Although taken from separate cave systems in different states, two newly isolated strains of a type of bacteria called "Paeniglutamicibacter" have identical genomes, according to scientists from Los Alamos National Laboratory and the University of New Mexico.

Read the paper

Why this matters: These closely related but distinct genomes provide a resource for those studying how bacteria survive in cave environments.

How they did it: Using cave data from the Diana Northup lab of UNM, volunteer scientists sequenced, assembled and analyzed the bacterial genomes ahead of a genomics STEM course for high school students. The U.S. Department of Defense’s Oak Ridge Institute for Science and Education (ORISE) invited the Lab’s Bioscience division to develop the lesson plan and mentor students.

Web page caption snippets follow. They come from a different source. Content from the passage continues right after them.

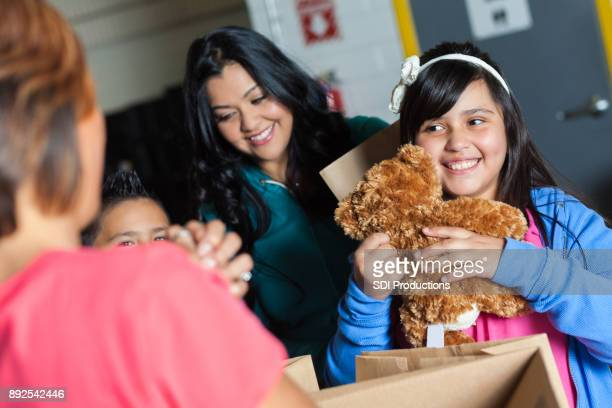Girl receives teddy bear during charity event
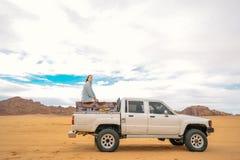 Sonhando a mulher que senta-se em um jipe no tempo da excursão no deserto de Wadi Rum Fotografia do conceito do curso fotos de stock royalty free
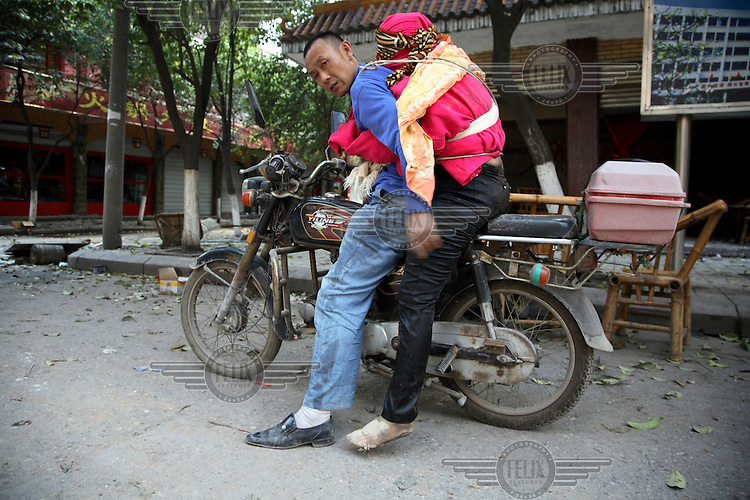 A man straps his dead wife onto him and his motorcycle. She was killed when an earthquake measuring 7.9 on the richter scale hit Sichuan on 12/05/2008.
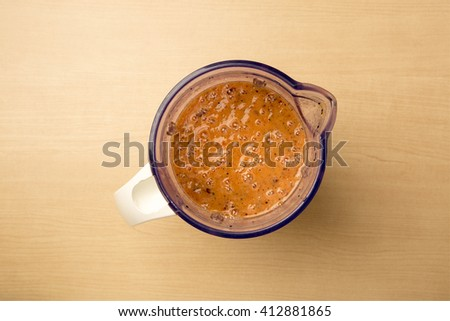 Freshly made mango, dragon fruit and tomato and blender, clean food, view from above - stock photo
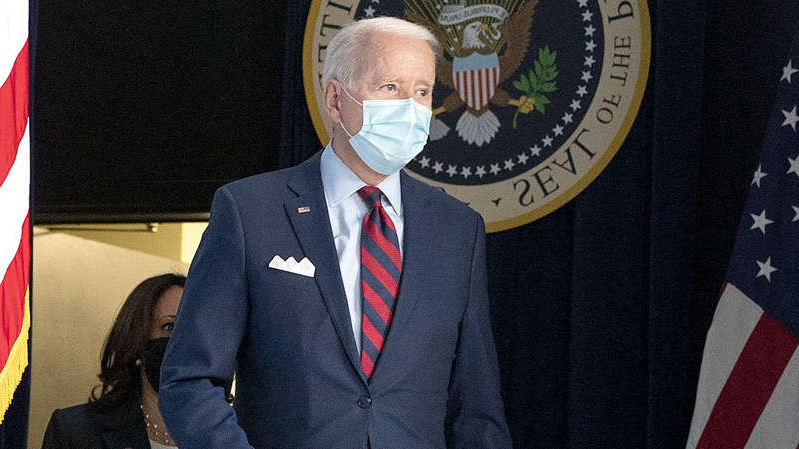 a man wearing a suit and tie: President Biden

  • Students were given a series of "unknown" bacterial isolates, which they tested through microbiological means. DNA extractions and short-read sequencing gave them enough clues to formulate a hypothesis about these samples, which they knew came from different cave systems.
  • With a science question in hand, the students pursued genome sequencing and bioinformatics to show that these, indeed, were identical bacterial isolates.
  • The volunteer mentors worked with students at UNM. The analyses and writing leading to the genome publication were done at Los Alamos.

Funding: Genomic sequencing was supported by ORISE through the Joint Science and Technology Institute West program. The Lab’s community service program funded the scientists, and Bioscience division funded the publication fee.